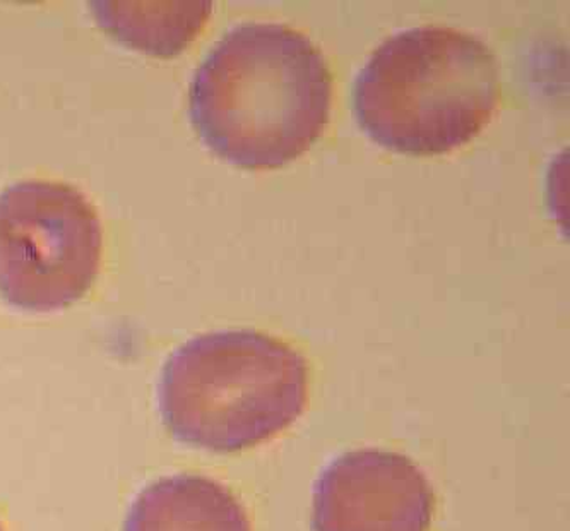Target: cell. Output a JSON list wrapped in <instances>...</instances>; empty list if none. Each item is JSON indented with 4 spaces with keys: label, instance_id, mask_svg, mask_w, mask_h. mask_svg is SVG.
<instances>
[{
    "label": "cell",
    "instance_id": "5",
    "mask_svg": "<svg viewBox=\"0 0 570 531\" xmlns=\"http://www.w3.org/2000/svg\"><path fill=\"white\" fill-rule=\"evenodd\" d=\"M435 494L403 454L358 450L341 454L314 489V531H429Z\"/></svg>",
    "mask_w": 570,
    "mask_h": 531
},
{
    "label": "cell",
    "instance_id": "3",
    "mask_svg": "<svg viewBox=\"0 0 570 531\" xmlns=\"http://www.w3.org/2000/svg\"><path fill=\"white\" fill-rule=\"evenodd\" d=\"M308 367L288 343L226 330L178 346L159 377L158 405L177 441L238 453L282 434L304 413Z\"/></svg>",
    "mask_w": 570,
    "mask_h": 531
},
{
    "label": "cell",
    "instance_id": "7",
    "mask_svg": "<svg viewBox=\"0 0 570 531\" xmlns=\"http://www.w3.org/2000/svg\"><path fill=\"white\" fill-rule=\"evenodd\" d=\"M98 24L134 49L158 57L177 56L208 21L209 2L187 4H91Z\"/></svg>",
    "mask_w": 570,
    "mask_h": 531
},
{
    "label": "cell",
    "instance_id": "6",
    "mask_svg": "<svg viewBox=\"0 0 570 531\" xmlns=\"http://www.w3.org/2000/svg\"><path fill=\"white\" fill-rule=\"evenodd\" d=\"M124 531H253L225 485L199 475L149 483L130 505Z\"/></svg>",
    "mask_w": 570,
    "mask_h": 531
},
{
    "label": "cell",
    "instance_id": "8",
    "mask_svg": "<svg viewBox=\"0 0 570 531\" xmlns=\"http://www.w3.org/2000/svg\"><path fill=\"white\" fill-rule=\"evenodd\" d=\"M0 531H4V528L0 527Z\"/></svg>",
    "mask_w": 570,
    "mask_h": 531
},
{
    "label": "cell",
    "instance_id": "2",
    "mask_svg": "<svg viewBox=\"0 0 570 531\" xmlns=\"http://www.w3.org/2000/svg\"><path fill=\"white\" fill-rule=\"evenodd\" d=\"M500 100L499 63L480 38L448 27L404 30L372 53L353 88L363 132L413 157L470 142Z\"/></svg>",
    "mask_w": 570,
    "mask_h": 531
},
{
    "label": "cell",
    "instance_id": "1",
    "mask_svg": "<svg viewBox=\"0 0 570 531\" xmlns=\"http://www.w3.org/2000/svg\"><path fill=\"white\" fill-rule=\"evenodd\" d=\"M333 104L326 57L307 35L279 23L232 28L189 88V117L216 157L273 170L315 145Z\"/></svg>",
    "mask_w": 570,
    "mask_h": 531
},
{
    "label": "cell",
    "instance_id": "4",
    "mask_svg": "<svg viewBox=\"0 0 570 531\" xmlns=\"http://www.w3.org/2000/svg\"><path fill=\"white\" fill-rule=\"evenodd\" d=\"M101 254L100 216L76 187L22 180L0 194V297L12 307H69L94 286Z\"/></svg>",
    "mask_w": 570,
    "mask_h": 531
}]
</instances>
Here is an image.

▬▬▬▬▬▬

**PROBLEM TO SOLVE:** Write out every line of the records above with no changes at all, leaving out the pictures.

**SOLUTION:**
Target: cell. Output a JSON list wrapped in <instances>...</instances>; empty list if none. Each item is JSON indented with 4 spaces with keys: label, instance_id, mask_svg, mask_w, mask_h. mask_svg is SVG.
<instances>
[{
    "label": "cell",
    "instance_id": "5",
    "mask_svg": "<svg viewBox=\"0 0 570 531\" xmlns=\"http://www.w3.org/2000/svg\"><path fill=\"white\" fill-rule=\"evenodd\" d=\"M435 494L403 454L358 450L341 454L314 489V531H429Z\"/></svg>",
    "mask_w": 570,
    "mask_h": 531
},
{
    "label": "cell",
    "instance_id": "3",
    "mask_svg": "<svg viewBox=\"0 0 570 531\" xmlns=\"http://www.w3.org/2000/svg\"><path fill=\"white\" fill-rule=\"evenodd\" d=\"M308 367L288 343L226 330L178 346L159 377L158 405L177 441L238 453L282 434L304 413Z\"/></svg>",
    "mask_w": 570,
    "mask_h": 531
},
{
    "label": "cell",
    "instance_id": "7",
    "mask_svg": "<svg viewBox=\"0 0 570 531\" xmlns=\"http://www.w3.org/2000/svg\"><path fill=\"white\" fill-rule=\"evenodd\" d=\"M98 24L134 49L158 57L177 56L208 21L209 2L187 4H91Z\"/></svg>",
    "mask_w": 570,
    "mask_h": 531
},
{
    "label": "cell",
    "instance_id": "6",
    "mask_svg": "<svg viewBox=\"0 0 570 531\" xmlns=\"http://www.w3.org/2000/svg\"><path fill=\"white\" fill-rule=\"evenodd\" d=\"M124 531H253L225 485L199 475L149 483L130 505Z\"/></svg>",
    "mask_w": 570,
    "mask_h": 531
},
{
    "label": "cell",
    "instance_id": "8",
    "mask_svg": "<svg viewBox=\"0 0 570 531\" xmlns=\"http://www.w3.org/2000/svg\"><path fill=\"white\" fill-rule=\"evenodd\" d=\"M0 531H4V528L0 527Z\"/></svg>",
    "mask_w": 570,
    "mask_h": 531
},
{
    "label": "cell",
    "instance_id": "2",
    "mask_svg": "<svg viewBox=\"0 0 570 531\" xmlns=\"http://www.w3.org/2000/svg\"><path fill=\"white\" fill-rule=\"evenodd\" d=\"M500 100L499 63L480 38L448 27L404 30L372 53L353 88L363 132L413 157L470 142Z\"/></svg>",
    "mask_w": 570,
    "mask_h": 531
},
{
    "label": "cell",
    "instance_id": "1",
    "mask_svg": "<svg viewBox=\"0 0 570 531\" xmlns=\"http://www.w3.org/2000/svg\"><path fill=\"white\" fill-rule=\"evenodd\" d=\"M333 104L326 57L307 35L279 23L232 28L189 88V117L216 157L273 170L315 145Z\"/></svg>",
    "mask_w": 570,
    "mask_h": 531
},
{
    "label": "cell",
    "instance_id": "4",
    "mask_svg": "<svg viewBox=\"0 0 570 531\" xmlns=\"http://www.w3.org/2000/svg\"><path fill=\"white\" fill-rule=\"evenodd\" d=\"M101 254L100 216L76 187L22 180L0 194V297L12 307H69L94 286Z\"/></svg>",
    "mask_w": 570,
    "mask_h": 531
}]
</instances>
Here is an image.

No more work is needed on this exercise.